Exercise: Write down exactly the lines from the one with "Пятнистый зеленый голубь" to the end of the data, first and last included, and no others.

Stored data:
++++

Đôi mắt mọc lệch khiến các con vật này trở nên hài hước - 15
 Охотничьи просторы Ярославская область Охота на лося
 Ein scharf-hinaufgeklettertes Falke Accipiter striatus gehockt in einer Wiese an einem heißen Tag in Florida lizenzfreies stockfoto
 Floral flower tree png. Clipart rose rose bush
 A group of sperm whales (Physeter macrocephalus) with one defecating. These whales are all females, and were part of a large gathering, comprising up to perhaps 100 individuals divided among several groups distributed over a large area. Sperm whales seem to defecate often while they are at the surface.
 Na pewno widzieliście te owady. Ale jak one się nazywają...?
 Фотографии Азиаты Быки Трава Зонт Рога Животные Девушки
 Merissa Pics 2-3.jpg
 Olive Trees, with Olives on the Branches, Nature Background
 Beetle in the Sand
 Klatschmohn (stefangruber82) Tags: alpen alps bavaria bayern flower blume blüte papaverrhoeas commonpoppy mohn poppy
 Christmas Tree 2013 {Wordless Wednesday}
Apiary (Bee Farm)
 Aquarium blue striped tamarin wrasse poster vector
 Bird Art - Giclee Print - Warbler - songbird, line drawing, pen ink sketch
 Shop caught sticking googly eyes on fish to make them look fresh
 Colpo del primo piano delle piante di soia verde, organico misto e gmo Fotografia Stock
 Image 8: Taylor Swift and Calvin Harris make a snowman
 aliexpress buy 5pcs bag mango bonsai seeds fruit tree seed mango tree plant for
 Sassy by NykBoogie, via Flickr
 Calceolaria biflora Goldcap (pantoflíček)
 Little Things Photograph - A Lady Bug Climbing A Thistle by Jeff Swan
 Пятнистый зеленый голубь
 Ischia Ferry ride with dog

++++

Answer below:
 Пятнистый зеленый голубь
 Ischia Ferry ride with dog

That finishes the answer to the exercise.